■ **WRITTEN TASK**:
Put every line of the entries below into a JSON list of strings, one string per line, with blank lines omitted. Leave the pictures out of the list.

#####

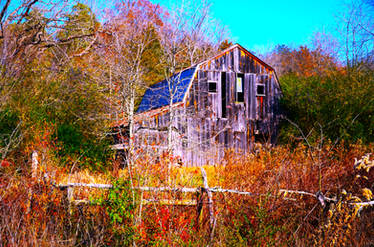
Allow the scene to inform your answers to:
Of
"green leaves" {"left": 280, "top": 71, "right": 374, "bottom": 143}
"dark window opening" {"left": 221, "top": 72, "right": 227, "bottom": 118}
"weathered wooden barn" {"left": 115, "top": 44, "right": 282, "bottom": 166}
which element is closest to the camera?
"green leaves" {"left": 280, "top": 71, "right": 374, "bottom": 143}

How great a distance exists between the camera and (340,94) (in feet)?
56.4

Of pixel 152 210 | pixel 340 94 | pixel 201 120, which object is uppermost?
pixel 340 94

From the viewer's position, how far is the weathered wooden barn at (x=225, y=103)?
16828 mm

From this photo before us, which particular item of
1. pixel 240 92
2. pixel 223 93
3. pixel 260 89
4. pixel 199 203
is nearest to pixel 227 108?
pixel 223 93

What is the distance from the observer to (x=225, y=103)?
1812 cm

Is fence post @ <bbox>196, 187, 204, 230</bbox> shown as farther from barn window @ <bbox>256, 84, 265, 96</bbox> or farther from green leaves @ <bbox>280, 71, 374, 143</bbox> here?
barn window @ <bbox>256, 84, 265, 96</bbox>

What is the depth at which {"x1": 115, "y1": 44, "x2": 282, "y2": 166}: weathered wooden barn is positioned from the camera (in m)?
16.8

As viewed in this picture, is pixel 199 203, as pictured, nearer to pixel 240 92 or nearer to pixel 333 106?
pixel 240 92

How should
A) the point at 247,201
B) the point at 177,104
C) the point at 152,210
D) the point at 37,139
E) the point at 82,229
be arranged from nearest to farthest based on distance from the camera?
the point at 152,210, the point at 82,229, the point at 247,201, the point at 37,139, the point at 177,104

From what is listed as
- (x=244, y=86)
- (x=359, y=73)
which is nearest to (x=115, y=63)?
(x=244, y=86)

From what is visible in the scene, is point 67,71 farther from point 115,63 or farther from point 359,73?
point 359,73

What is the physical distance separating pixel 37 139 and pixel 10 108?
2219mm

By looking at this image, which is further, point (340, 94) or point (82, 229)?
point (340, 94)

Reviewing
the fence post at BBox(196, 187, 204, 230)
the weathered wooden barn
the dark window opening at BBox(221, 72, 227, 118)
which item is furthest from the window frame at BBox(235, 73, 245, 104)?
the fence post at BBox(196, 187, 204, 230)
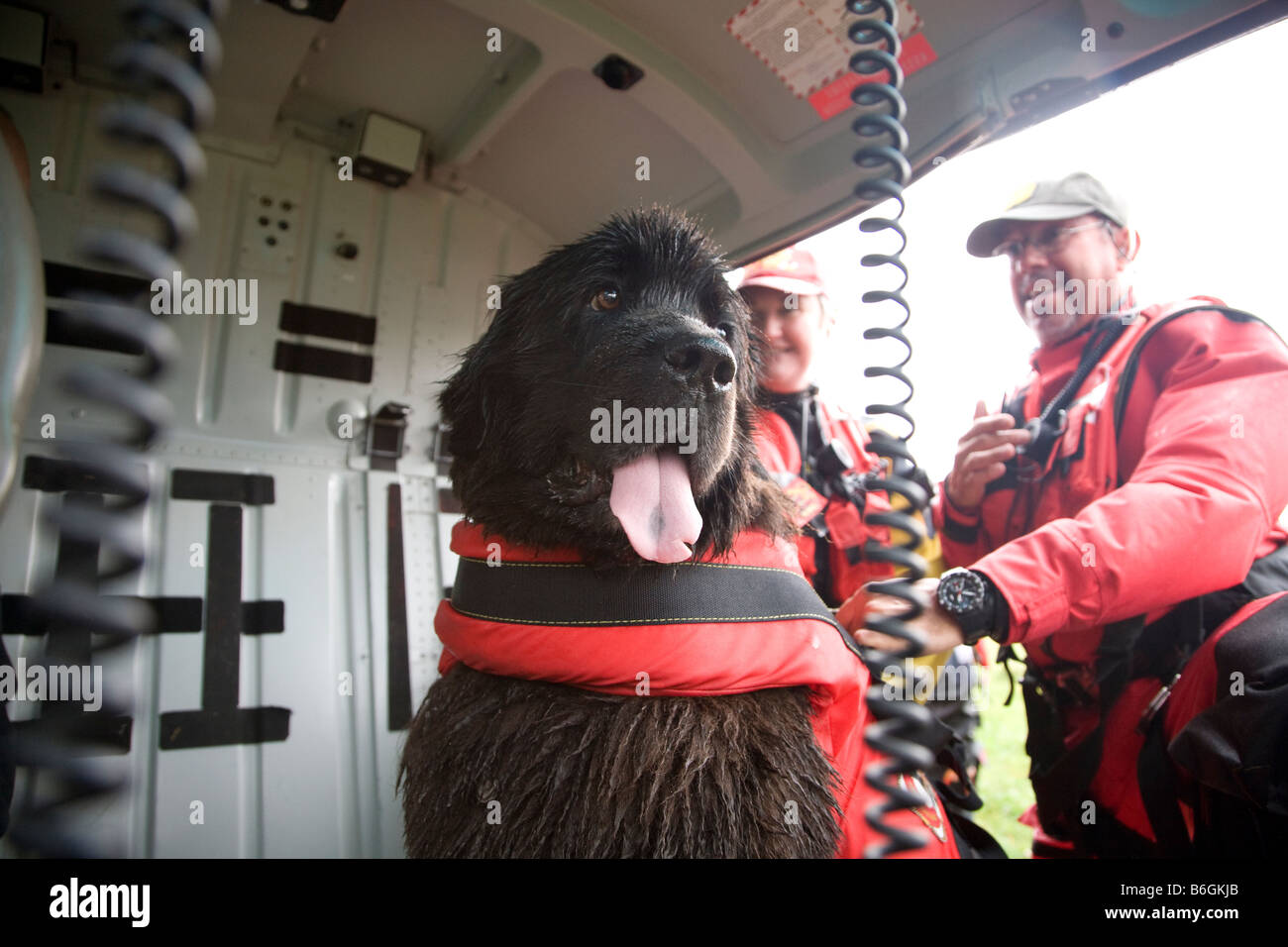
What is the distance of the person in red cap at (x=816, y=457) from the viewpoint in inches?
97.6

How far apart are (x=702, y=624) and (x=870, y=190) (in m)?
0.89

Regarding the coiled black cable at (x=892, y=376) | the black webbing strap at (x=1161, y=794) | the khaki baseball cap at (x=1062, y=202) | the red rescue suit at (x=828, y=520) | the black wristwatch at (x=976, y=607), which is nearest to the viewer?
the coiled black cable at (x=892, y=376)

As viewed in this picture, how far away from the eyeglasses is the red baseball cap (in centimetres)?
79

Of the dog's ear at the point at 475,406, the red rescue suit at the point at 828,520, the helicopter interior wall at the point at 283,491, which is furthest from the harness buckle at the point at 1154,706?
the helicopter interior wall at the point at 283,491

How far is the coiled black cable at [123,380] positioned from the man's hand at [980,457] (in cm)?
232

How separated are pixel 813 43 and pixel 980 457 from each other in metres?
1.41

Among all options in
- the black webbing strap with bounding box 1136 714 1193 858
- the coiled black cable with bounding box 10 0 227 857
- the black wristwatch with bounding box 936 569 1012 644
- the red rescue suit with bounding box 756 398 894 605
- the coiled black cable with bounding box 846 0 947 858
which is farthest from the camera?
the red rescue suit with bounding box 756 398 894 605

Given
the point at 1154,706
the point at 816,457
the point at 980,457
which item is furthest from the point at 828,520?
the point at 1154,706

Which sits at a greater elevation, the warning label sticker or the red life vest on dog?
the warning label sticker

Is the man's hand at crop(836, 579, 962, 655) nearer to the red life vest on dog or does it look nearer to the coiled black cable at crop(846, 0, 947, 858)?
the red life vest on dog

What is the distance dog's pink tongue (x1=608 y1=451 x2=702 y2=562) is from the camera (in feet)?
4.59

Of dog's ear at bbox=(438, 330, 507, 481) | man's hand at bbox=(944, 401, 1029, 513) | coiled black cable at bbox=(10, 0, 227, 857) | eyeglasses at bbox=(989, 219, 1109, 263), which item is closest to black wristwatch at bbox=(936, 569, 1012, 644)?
man's hand at bbox=(944, 401, 1029, 513)

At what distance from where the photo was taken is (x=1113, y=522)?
171 centimetres

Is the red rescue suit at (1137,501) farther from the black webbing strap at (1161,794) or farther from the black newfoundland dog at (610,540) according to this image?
the black newfoundland dog at (610,540)
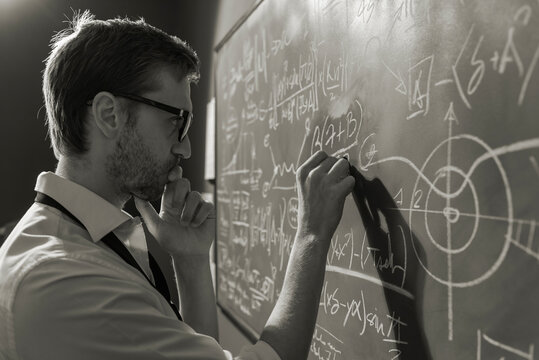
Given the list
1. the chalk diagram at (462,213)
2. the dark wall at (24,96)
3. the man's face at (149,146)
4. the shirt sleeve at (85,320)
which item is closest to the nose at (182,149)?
the man's face at (149,146)

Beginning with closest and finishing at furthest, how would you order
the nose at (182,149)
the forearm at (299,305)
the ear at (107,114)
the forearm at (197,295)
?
1. the forearm at (299,305)
2. the ear at (107,114)
3. the nose at (182,149)
4. the forearm at (197,295)

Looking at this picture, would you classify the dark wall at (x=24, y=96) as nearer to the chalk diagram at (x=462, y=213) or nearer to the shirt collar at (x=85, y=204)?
the shirt collar at (x=85, y=204)

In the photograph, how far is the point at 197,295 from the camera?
4.45 ft

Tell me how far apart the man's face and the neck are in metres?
0.02

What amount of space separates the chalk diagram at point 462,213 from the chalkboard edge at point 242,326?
0.95 metres

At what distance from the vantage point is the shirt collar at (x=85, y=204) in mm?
978

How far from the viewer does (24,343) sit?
793 millimetres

#####

■ **REPLY TO THE TASK**:
[
  "Allow the scene to inform your answers to:",
  "Of",
  "\"green leaves\" {\"left\": 280, \"top\": 71, \"right\": 374, \"bottom\": 143}",
  "\"dark window opening\" {\"left\": 221, \"top\": 72, \"right\": 227, \"bottom\": 118}",
  "\"weathered wooden barn\" {\"left\": 115, \"top\": 44, \"right\": 282, \"bottom\": 166}",
  "which element is closest to the camera?",
  "\"green leaves\" {\"left\": 280, \"top\": 71, \"right\": 374, \"bottom\": 143}",
  "How great a distance exists between the camera and (340,94) (in feet)?",
  "56.4",
  "Of pixel 152 210 | pixel 340 94 | pixel 201 120, which object is uppermost?",
  "pixel 340 94",
  "From the viewer's position, how far is the weathered wooden barn at (x=225, y=103)?",
  "16828 mm",
  "From this photo before us, which particular item of",
  "1. pixel 240 92",
  "2. pixel 223 93",
  "3. pixel 260 89",
  "4. pixel 199 203",
  "is nearest to pixel 227 108?",
  "pixel 223 93",
  "What is the distance from the observer to (x=225, y=103)?",
  "1812 cm",
  "Is fence post @ <bbox>196, 187, 204, 230</bbox> shown as farther from barn window @ <bbox>256, 84, 265, 96</bbox> or farther from green leaves @ <bbox>280, 71, 374, 143</bbox> here?",
  "barn window @ <bbox>256, 84, 265, 96</bbox>",
  "What is the depth at which {\"x1\": 115, \"y1\": 44, \"x2\": 282, \"y2\": 166}: weathered wooden barn is positioned from the camera (in m)?",
  "16.8",
  "As viewed in this picture, is pixel 199 203, as pictured, nearer to pixel 240 92 or nearer to pixel 333 106?",
  "pixel 240 92",
  "How should",
  "A) the point at 247,201",
  "B) the point at 177,104",
  "C) the point at 152,210",
  "D) the point at 37,139",
  "E) the point at 82,229",
  "be arranged from nearest to farthest based on distance from the camera?",
  "the point at 152,210, the point at 82,229, the point at 247,201, the point at 37,139, the point at 177,104",
  "From what is listed as",
  "- (x=244, y=86)",
  "- (x=359, y=73)",
  "which is nearest to (x=115, y=63)?",
  "(x=244, y=86)",
  "From what is visible in the scene, is point 67,71 farther from point 115,63 or farther from point 359,73?",
  "point 359,73",
  "What is the physical distance separating pixel 37 139 and pixel 10 108?",
  "2219mm",
  "By looking at this image, which is further, point (340, 94) or point (82, 229)?",
  "point (340, 94)",
  "Reviewing",
  "the fence post at BBox(196, 187, 204, 230)",
  "the weathered wooden barn",
  "the dark window opening at BBox(221, 72, 227, 118)",
  "which item is furthest from the window frame at BBox(235, 73, 245, 104)?",
  "the fence post at BBox(196, 187, 204, 230)",
  "What is the distance of the person in red cap at (x=816, y=457) from the viewpoint in inches?",
  "97.6",
  "How far apart are (x=702, y=624) and (x=870, y=190) (in m)?",
  "0.89",
  "Regarding the coiled black cable at (x=892, y=376) | the black webbing strap at (x=1161, y=794) | the khaki baseball cap at (x=1062, y=202) | the red rescue suit at (x=828, y=520) | the black wristwatch at (x=976, y=607), which is nearest to the viewer?",
  "the coiled black cable at (x=892, y=376)",
  "As viewed in this picture, how far away from the eyeglasses is the red baseball cap (in centimetres)?",
  "79",
  "Of the dog's ear at the point at 475,406, the red rescue suit at the point at 828,520, the helicopter interior wall at the point at 283,491, which is furthest from the harness buckle at the point at 1154,706?",
  "the helicopter interior wall at the point at 283,491",
  "How far is the coiled black cable at [123,380] positioned from the man's hand at [980,457] (in cm)?",
  "232",
  "How separated are pixel 813 43 and pixel 980 457 from each other in metres?",
  "1.41",
  "Among all options in",
  "- the black webbing strap with bounding box 1136 714 1193 858",
  "- the coiled black cable with bounding box 10 0 227 857",
  "- the black wristwatch with bounding box 936 569 1012 644",
  "- the red rescue suit with bounding box 756 398 894 605",
  "- the coiled black cable with bounding box 846 0 947 858",
  "which is farthest from the camera?",
  "the red rescue suit with bounding box 756 398 894 605",
  "Given",
  "the point at 1154,706",
  "the point at 816,457",
  "the point at 980,457",
  "which item is furthest from the point at 828,520?",
  "the point at 1154,706",
  "Which sits at a greater elevation, the warning label sticker or the red life vest on dog?",
  "the warning label sticker",
  "Is the man's hand at crop(836, 579, 962, 655) nearer to the red life vest on dog or does it look nearer to the coiled black cable at crop(846, 0, 947, 858)?",
  "the red life vest on dog",
  "What is the distance dog's pink tongue (x1=608 y1=451 x2=702 y2=562) is from the camera (in feet)?",
  "4.59",
  "Of dog's ear at bbox=(438, 330, 507, 481) | man's hand at bbox=(944, 401, 1029, 513) | coiled black cable at bbox=(10, 0, 227, 857) | eyeglasses at bbox=(989, 219, 1109, 263), which item is closest to black wristwatch at bbox=(936, 569, 1012, 644)?",
  "man's hand at bbox=(944, 401, 1029, 513)",
  "At what distance from where the photo was taken is (x=1113, y=522)?",
  "171 centimetres",
  "Is the red rescue suit at (1137,501) farther from the black webbing strap at (1161,794) or farther from the black newfoundland dog at (610,540) according to this image?",
  "the black newfoundland dog at (610,540)",
  "Given the list",
  "1. the chalk diagram at (462,213)",
  "2. the dark wall at (24,96)",
  "3. the man's face at (149,146)",
  "4. the shirt sleeve at (85,320)",
  "which item is closest to the nose at (182,149)?",
  "the man's face at (149,146)",
  "Beginning with closest and finishing at furthest, how would you order",
  "the nose at (182,149)",
  "the forearm at (299,305)",
  "the ear at (107,114)",
  "the forearm at (197,295)",
  "?",
  "1. the forearm at (299,305)",
  "2. the ear at (107,114)",
  "3. the nose at (182,149)",
  "4. the forearm at (197,295)",
  "Looking at this picture, would you classify the dark wall at (x=24, y=96) as nearer to the chalk diagram at (x=462, y=213) or nearer to the shirt collar at (x=85, y=204)?",
  "the shirt collar at (x=85, y=204)",
  "In the photograph, how far is the point at 197,295 from the camera?",
  "4.45 ft",
  "Tell me how far apart the man's face and the neck are in metres?",
  "0.02",
  "What amount of space separates the chalk diagram at point 462,213 from the chalkboard edge at point 242,326?",
  "0.95 metres",
  "At what distance from the vantage point is the shirt collar at (x=85, y=204) in mm?",
  "978",
  "How far from the viewer does (24,343) sit?",
  "793 millimetres"
]